Le misure 5, 6 e 7 sono necessarie per stabilire l'equivalenza di cui parlavo prima tra il servizio militare e il servizio civile. Il nostro gruppo le ritiene necessarie. Vi invita quindi a sostenerle ed a rifiutare le proposte di minoranza Seiler Graf e Glättli.

Infine, la misura 8 prevede l'abolizione della possibilità per i civilisti di svolgere un impiego all'estero. La misura è stata bocciata dal Consiglio degli Stati. Il gruppo liberale-radicale vi invita invece a sostenerla per tre motivi.

Primo, è vero che il numero di civilisti che approfittano di questa opzione è limitato.

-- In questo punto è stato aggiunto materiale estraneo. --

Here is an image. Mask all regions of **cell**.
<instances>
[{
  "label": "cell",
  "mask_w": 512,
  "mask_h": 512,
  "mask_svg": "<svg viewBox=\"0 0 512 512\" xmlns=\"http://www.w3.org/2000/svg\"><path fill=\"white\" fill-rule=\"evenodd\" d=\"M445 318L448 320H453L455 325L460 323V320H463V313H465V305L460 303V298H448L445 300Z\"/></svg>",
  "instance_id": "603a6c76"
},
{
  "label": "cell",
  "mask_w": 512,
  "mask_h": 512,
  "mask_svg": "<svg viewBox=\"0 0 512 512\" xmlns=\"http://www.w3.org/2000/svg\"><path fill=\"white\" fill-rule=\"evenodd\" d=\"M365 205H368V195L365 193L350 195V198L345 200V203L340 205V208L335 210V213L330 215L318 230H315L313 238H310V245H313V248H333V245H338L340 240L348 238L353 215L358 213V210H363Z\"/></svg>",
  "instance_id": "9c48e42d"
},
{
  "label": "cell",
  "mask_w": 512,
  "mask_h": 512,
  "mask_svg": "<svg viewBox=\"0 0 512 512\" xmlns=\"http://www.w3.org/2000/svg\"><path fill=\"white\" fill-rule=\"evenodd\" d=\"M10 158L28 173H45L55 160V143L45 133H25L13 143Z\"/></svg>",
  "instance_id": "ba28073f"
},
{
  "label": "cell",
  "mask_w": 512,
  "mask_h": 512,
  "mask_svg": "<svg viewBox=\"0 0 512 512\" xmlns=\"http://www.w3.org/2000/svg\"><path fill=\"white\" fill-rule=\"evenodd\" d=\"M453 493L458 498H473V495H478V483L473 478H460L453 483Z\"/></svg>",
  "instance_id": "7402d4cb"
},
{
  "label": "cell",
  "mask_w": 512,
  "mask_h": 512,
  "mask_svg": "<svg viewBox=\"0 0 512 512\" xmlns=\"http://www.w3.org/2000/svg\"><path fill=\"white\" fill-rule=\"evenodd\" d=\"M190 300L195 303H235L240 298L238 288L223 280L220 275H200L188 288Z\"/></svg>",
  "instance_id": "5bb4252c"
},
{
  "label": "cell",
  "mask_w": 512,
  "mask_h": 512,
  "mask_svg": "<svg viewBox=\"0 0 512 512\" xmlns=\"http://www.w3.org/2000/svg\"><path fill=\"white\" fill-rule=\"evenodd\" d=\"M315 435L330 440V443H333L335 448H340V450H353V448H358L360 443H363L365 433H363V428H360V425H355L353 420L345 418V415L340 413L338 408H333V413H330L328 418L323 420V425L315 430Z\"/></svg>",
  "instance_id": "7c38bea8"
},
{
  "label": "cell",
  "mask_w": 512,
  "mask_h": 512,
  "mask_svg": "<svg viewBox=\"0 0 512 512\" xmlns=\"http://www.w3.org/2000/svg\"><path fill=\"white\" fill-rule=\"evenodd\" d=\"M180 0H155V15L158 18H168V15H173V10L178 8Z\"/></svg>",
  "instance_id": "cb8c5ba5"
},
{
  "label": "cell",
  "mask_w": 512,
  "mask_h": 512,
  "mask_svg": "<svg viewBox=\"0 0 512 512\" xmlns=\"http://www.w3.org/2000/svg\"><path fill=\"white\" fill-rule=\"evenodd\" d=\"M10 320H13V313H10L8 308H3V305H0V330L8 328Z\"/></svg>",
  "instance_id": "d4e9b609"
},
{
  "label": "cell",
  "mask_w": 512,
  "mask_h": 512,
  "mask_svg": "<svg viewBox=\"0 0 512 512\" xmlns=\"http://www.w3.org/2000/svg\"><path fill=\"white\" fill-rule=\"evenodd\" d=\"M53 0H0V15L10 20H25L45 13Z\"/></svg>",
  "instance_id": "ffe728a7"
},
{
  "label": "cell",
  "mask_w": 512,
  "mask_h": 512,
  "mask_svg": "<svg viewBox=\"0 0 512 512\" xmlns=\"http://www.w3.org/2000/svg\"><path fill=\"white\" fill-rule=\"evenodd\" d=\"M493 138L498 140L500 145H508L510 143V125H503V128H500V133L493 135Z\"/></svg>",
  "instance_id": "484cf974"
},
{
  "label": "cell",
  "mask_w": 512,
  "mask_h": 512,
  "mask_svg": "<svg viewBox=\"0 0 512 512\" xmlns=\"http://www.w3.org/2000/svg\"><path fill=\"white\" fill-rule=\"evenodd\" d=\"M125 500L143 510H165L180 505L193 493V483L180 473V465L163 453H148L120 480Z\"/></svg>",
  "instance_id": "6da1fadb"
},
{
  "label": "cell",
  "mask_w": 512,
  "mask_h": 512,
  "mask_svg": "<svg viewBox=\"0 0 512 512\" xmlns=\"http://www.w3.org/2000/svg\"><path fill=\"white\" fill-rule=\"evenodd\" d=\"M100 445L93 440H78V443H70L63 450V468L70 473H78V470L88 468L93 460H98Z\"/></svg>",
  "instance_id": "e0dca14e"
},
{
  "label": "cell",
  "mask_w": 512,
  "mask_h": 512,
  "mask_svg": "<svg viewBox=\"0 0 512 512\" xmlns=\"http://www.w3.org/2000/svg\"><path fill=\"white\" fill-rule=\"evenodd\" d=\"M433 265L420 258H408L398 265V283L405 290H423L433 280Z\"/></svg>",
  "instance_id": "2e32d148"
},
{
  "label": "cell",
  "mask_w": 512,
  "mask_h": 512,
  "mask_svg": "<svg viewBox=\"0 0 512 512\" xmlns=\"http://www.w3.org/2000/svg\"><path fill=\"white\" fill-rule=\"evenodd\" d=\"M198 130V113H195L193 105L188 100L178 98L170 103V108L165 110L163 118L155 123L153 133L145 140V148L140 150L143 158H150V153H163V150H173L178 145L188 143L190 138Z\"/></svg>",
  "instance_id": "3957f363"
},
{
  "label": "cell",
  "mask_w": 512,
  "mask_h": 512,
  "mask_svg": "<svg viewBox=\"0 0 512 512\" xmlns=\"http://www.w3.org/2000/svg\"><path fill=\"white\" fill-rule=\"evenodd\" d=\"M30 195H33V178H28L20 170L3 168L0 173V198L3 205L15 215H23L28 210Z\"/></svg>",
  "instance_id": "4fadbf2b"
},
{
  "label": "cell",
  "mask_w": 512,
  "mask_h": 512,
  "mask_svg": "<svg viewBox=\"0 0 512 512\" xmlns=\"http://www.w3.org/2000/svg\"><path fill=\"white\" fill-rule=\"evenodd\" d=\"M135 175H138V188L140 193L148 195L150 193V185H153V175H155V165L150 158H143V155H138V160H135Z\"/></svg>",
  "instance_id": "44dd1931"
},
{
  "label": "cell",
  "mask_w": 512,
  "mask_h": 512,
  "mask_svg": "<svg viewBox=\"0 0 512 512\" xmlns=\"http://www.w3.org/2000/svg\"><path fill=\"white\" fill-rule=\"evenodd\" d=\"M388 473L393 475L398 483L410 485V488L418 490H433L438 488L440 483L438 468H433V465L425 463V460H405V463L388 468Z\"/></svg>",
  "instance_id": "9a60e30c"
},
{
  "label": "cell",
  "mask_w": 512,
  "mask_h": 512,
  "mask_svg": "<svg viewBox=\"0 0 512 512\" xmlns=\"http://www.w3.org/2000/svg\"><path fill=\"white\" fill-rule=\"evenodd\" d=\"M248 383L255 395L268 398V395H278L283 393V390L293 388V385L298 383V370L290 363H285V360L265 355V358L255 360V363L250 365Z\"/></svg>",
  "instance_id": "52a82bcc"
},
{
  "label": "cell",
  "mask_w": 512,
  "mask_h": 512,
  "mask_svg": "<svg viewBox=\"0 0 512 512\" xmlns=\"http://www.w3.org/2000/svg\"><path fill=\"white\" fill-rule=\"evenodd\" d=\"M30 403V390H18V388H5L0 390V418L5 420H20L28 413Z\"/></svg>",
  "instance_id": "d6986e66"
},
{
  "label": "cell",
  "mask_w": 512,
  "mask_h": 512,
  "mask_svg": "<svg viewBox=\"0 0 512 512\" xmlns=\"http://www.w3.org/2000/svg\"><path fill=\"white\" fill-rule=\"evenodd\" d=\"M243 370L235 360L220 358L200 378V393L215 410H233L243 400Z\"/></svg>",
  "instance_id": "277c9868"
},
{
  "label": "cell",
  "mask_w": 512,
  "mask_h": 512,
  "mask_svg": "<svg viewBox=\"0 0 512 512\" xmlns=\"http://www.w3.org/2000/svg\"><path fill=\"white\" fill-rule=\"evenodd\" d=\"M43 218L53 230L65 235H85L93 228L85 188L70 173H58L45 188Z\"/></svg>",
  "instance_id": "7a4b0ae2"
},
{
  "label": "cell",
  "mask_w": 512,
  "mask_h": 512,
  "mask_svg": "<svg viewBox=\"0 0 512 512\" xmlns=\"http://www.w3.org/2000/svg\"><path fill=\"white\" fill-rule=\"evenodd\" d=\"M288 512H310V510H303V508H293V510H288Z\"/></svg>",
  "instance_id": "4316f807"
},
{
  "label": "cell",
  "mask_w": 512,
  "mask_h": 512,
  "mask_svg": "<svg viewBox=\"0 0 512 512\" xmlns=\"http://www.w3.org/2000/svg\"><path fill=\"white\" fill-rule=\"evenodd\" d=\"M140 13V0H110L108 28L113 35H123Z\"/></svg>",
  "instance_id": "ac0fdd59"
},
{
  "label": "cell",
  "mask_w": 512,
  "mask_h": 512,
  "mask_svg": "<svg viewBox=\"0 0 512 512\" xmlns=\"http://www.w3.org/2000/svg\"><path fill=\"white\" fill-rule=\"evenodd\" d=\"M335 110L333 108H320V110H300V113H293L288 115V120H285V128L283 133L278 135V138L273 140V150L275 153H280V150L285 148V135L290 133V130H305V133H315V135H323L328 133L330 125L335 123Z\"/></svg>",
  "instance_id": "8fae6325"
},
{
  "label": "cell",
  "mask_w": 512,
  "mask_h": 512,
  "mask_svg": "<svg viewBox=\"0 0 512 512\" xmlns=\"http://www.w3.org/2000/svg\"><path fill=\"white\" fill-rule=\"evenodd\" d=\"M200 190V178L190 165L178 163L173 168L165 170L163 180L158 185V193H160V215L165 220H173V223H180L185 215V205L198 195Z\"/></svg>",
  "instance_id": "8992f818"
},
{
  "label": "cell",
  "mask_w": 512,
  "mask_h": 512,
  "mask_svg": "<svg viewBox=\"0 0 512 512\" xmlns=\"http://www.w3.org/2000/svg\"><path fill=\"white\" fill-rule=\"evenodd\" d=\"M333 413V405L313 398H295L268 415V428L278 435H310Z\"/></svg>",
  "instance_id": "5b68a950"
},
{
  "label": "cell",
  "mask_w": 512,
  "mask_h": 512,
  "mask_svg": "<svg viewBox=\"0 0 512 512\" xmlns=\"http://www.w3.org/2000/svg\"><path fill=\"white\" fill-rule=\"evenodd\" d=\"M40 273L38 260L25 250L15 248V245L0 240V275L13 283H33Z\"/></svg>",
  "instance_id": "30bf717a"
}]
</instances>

Ma l'organizzazione degli impieghi all'estero genera comunque degli oneri amministrativi sproporzionati. Secondo, non esiste un controllo sulle attività svolte dai civilisti all'estero. Terzo, si tratta di stabilire una parità di trattamento. I militi dell'esercito infatti non hanno la possibilità di scegliere un impiego all'estero.

In conclusione, voglio ricordare che queste otto misure non intendono smantellare il servizio civile. Si tratta in primis di ristabilire una parità di trattamento con il servizio militare.

A nome del gruppo liberale-radicale vi invito quindi ad approvare il progetto così come proposto dalla maggioranza della Commissione della politica di sicurezza.